-------- QUOTED PASSAGE
Eric havent taken off the side plate yet to investigate how it works, but it locks up the spool not the drag.....you'd want to be very careful flicking it on. Wish I could read Japenese so I could work out the instructions  .


----------



## kas (May 5, 2009)

Very nice Paul, I was actually looking at some over heads today & I am absolutely lost on what to buy
Saltist 30 looks nice
Okuma Catalina (guy instore swears by it............for the price)
Lever or star, that is the question? no idea with this style of fishing ie: live baiting & jigging but like the idea of overheads &b they all look so gooooooood.

any help appereciated


----------



## ArWeTherYet (Mar 25, 2007)

Kas what do you want to use it for? They all have there pros and cons. I've just off loaded a few reels that I bought and never used cause they were the wrong reels for the job.


----------



## kas (May 5, 2009)

ArWeTherYet said:


> Kas what do you want to use it for? They all have there pros and cons. I've just off loaded a few reels that I bought and never used cause they were the wrong reels for the job.


 Mainly for live baiting & trolling lures for Kings (if I ever get one) Paul & maybe a bit of a jig + I see myself taking a couple of trips up North to where the big fish are ;-)


----------
----------------
-------- RECORDS FOR THE EXERCISE
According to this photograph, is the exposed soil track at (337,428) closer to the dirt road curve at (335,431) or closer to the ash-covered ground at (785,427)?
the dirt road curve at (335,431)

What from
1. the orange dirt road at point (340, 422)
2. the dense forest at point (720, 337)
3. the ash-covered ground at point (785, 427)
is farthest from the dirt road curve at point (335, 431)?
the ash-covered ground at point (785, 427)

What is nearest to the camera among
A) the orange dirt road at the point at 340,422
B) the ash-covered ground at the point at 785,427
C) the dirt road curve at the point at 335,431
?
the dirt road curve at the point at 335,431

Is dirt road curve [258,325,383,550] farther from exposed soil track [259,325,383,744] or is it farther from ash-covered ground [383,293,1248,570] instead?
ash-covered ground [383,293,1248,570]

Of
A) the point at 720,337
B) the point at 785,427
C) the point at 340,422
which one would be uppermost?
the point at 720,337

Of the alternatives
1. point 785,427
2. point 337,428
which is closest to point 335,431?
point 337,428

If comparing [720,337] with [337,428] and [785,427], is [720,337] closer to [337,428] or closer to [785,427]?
----------------
-------- RECORDS FOR THE EXERCISE
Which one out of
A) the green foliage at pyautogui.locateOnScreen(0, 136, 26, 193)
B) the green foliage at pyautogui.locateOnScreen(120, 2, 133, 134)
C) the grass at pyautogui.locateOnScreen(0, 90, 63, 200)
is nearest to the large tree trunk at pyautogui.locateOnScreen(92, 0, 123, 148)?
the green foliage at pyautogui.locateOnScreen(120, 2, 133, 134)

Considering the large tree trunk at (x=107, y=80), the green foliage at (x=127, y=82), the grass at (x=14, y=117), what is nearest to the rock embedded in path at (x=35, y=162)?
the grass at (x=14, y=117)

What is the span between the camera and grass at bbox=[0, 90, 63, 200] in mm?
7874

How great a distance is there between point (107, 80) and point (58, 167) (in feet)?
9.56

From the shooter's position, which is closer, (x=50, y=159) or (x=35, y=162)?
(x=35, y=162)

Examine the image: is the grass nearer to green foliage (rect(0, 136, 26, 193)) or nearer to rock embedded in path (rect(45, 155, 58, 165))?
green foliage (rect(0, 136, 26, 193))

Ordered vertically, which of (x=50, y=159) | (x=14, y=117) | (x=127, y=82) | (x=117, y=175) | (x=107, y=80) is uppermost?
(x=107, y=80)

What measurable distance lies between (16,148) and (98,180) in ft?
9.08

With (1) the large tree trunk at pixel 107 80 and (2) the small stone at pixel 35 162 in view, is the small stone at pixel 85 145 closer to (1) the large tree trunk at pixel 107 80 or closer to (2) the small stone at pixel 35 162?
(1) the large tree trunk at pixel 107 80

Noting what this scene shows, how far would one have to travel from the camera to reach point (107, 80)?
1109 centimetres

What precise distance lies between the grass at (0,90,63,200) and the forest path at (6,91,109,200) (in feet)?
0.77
----------------
-------- RECORDS FOR THE EXERCISE
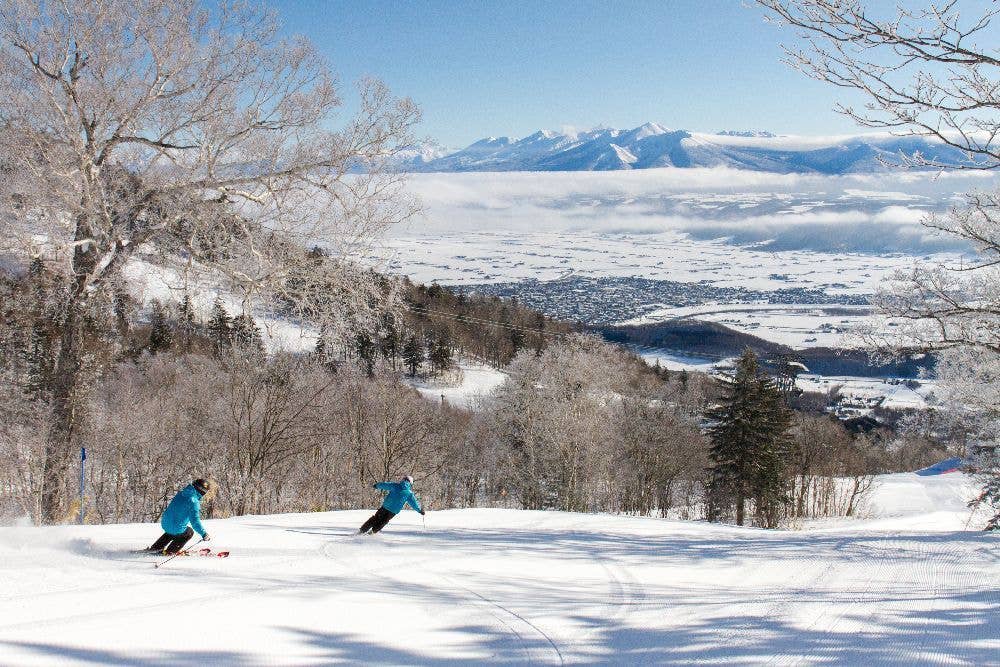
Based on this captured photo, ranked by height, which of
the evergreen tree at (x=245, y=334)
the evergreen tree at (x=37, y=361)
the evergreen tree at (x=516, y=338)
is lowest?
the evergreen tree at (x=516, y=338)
----------------
■ GOALS ■
1. Return the passage of the forum thread between "Very nice Paul, I" and "look so gooooooood.", inclusive.
2. In the listing, substitute "walk" for "travel" in the lines between the lines holding "Noting what this" and "1109 centimetres", inclusive, and give back only those lines with nothing else altered.
The forum thread and the listing were drawn from unrelated sources.

■ SOLVED PROBLEMS ■
1.
Very nice Paul, I was actually looking at some over heads today & I am absolutely lost on what to buy
Saltist 30 looks nice
Okuma Catalina (guy instore swears by it............for the price)
Lever or star, that is the question? no idea with this style of fishing ie: live baiting & jigging but like the idea of overheads &b they all look so gooooooood.

2.
Noting what this scene shows, how far would one have to walk from the camera to reach point (107, 80)?
1109 centimetres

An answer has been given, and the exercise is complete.